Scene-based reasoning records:
⟨

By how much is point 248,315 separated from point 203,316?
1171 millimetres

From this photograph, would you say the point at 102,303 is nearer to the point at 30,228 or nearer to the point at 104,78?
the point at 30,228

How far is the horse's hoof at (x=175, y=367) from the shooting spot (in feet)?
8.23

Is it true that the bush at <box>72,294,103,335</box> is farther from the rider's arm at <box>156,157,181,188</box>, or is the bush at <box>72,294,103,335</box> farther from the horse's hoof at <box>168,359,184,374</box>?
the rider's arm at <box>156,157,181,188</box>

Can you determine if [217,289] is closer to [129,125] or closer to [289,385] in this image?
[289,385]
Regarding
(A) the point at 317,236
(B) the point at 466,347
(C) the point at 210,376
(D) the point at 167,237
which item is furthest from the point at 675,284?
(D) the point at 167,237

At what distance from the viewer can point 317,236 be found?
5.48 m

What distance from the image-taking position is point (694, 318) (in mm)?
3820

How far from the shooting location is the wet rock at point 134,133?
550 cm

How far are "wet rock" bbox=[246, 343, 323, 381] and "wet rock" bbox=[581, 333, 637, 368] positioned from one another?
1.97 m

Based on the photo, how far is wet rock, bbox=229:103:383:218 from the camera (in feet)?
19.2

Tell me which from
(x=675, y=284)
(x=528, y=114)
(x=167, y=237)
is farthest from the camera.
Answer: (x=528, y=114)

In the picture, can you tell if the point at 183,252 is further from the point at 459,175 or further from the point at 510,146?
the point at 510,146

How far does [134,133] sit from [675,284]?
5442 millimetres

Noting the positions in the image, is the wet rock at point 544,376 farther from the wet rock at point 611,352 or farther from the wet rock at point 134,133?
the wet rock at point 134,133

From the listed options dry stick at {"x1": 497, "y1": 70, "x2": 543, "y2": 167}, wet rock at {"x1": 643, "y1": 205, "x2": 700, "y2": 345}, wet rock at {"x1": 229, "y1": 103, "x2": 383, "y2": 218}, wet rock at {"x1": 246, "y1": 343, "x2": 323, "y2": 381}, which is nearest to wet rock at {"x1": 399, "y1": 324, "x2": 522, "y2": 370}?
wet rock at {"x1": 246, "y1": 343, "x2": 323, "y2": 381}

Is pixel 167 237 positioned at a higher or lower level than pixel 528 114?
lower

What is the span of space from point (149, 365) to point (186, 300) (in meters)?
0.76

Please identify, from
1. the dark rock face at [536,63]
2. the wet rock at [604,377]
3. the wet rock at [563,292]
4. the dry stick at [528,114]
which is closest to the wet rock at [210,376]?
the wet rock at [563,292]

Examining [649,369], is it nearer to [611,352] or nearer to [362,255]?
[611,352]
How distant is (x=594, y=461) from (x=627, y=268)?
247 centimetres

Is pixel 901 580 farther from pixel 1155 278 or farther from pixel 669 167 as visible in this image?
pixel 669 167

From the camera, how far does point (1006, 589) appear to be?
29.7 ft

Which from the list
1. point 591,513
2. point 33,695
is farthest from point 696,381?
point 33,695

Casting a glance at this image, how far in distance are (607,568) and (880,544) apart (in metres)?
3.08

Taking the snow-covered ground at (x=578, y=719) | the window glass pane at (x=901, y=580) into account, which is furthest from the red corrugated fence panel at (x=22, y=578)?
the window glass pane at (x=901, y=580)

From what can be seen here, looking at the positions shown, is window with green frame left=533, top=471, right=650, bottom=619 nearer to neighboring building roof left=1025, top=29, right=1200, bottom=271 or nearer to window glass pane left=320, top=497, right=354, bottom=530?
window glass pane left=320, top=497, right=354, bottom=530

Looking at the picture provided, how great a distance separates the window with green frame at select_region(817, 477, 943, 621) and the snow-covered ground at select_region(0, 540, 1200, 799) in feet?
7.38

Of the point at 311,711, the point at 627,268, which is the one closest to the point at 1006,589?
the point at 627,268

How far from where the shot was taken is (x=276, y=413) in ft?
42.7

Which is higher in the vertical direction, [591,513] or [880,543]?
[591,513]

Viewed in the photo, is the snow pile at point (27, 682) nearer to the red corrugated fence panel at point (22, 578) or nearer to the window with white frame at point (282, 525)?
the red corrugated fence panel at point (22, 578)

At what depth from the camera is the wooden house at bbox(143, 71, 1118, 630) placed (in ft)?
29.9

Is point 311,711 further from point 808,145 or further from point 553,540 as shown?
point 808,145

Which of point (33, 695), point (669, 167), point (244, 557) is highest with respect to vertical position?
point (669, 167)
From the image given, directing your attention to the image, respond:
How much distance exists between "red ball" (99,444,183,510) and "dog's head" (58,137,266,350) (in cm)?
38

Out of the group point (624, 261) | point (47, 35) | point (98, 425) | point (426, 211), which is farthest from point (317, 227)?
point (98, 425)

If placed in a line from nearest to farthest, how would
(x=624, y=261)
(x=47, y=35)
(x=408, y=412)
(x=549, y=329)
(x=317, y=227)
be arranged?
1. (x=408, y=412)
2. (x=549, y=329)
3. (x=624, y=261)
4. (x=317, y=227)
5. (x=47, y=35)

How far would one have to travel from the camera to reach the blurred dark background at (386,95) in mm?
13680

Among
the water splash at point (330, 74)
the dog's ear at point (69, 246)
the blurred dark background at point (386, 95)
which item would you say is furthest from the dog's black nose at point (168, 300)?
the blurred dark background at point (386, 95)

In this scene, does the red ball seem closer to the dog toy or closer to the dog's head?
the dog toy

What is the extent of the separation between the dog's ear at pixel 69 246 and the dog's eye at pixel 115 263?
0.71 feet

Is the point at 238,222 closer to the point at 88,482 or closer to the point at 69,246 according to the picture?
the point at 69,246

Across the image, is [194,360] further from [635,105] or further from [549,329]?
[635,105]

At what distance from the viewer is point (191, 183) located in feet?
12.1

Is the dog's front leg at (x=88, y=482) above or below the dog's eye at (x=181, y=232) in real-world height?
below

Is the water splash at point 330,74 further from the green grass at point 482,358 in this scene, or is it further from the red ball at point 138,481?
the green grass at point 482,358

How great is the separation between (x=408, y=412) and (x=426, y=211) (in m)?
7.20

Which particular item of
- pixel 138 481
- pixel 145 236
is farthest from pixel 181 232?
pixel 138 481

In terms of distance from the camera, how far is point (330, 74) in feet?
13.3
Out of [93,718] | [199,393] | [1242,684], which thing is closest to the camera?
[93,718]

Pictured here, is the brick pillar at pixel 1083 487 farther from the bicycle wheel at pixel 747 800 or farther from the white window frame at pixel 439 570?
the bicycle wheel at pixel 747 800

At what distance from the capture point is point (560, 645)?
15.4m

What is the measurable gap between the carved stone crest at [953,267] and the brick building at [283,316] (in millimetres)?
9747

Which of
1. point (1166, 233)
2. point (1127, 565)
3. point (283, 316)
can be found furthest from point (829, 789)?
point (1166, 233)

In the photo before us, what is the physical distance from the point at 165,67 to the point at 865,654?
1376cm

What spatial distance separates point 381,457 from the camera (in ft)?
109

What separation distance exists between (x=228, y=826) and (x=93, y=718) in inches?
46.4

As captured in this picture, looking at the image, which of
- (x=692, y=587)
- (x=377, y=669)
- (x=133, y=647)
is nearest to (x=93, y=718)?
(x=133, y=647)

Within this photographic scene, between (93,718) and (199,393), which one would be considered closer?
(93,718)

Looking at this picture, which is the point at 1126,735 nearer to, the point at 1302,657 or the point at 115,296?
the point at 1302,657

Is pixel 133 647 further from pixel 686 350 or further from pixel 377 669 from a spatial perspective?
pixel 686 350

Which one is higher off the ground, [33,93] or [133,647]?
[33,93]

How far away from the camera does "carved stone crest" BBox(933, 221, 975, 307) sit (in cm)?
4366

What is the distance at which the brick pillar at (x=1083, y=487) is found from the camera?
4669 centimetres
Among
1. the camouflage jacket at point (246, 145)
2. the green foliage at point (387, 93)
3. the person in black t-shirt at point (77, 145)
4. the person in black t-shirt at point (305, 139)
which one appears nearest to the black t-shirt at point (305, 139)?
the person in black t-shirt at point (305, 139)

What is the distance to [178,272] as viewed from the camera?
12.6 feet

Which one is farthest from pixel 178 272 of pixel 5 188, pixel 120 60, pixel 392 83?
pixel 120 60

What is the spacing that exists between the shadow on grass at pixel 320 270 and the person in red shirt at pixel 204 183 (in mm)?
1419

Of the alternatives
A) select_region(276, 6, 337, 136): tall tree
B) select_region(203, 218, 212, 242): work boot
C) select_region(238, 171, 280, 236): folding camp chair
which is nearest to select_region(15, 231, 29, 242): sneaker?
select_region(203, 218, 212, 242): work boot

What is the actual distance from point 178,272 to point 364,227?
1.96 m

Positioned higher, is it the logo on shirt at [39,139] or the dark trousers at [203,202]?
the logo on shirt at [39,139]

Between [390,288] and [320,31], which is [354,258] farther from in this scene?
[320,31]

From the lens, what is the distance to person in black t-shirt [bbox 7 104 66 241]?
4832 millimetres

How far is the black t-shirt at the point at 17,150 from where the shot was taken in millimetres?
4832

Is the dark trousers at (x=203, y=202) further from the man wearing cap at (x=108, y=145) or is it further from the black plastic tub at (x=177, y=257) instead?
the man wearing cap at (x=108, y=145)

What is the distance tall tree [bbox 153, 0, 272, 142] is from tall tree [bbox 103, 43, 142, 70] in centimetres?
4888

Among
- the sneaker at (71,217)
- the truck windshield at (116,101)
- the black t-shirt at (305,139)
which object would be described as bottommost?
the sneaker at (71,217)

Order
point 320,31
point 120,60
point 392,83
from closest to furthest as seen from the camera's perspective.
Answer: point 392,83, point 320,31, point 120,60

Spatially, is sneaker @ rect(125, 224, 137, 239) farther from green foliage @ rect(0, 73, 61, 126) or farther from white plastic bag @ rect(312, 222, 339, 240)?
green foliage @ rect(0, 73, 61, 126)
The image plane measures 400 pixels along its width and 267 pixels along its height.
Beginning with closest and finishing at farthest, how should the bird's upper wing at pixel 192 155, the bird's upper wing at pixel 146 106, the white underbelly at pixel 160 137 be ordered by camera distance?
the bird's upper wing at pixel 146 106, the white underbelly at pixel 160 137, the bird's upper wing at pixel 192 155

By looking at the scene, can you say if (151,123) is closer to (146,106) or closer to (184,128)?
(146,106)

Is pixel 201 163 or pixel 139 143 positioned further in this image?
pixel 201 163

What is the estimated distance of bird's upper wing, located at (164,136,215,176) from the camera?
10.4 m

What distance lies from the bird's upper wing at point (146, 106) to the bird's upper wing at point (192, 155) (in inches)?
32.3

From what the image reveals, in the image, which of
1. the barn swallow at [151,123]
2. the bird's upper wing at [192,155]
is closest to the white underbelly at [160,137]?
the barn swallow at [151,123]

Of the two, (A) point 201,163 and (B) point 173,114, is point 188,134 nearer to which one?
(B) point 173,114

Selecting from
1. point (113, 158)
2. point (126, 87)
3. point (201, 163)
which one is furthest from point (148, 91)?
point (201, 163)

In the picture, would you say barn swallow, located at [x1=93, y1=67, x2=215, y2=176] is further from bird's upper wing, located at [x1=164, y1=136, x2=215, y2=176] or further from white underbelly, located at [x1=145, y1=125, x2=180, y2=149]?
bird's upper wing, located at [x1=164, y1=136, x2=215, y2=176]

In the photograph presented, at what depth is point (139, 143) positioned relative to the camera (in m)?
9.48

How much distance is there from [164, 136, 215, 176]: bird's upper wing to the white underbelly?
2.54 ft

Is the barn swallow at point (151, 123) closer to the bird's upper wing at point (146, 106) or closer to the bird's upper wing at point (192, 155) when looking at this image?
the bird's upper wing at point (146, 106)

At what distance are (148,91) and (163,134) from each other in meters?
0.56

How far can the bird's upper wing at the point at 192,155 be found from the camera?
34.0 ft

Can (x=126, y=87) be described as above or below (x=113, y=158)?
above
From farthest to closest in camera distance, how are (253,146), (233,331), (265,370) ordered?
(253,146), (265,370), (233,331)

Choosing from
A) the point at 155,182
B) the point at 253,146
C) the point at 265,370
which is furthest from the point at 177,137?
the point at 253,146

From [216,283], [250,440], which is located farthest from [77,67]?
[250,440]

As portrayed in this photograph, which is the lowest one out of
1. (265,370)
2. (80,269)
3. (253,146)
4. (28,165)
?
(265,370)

⟩

AIM:
Could you write out again every line from the one containing "As portrayed in" through the end of the items, requests included, scaling each coordinate in the answers by 0.4 and rounding to whole numbers with halves going up? Leave the numbers in the requests unchanged.

ANSWER TO THIS TASK:
As portrayed in this photograph, which is the lowest one out of
1. (265,370)
2. (80,269)
3. (253,146)
4. (28,165)
?
(106,148)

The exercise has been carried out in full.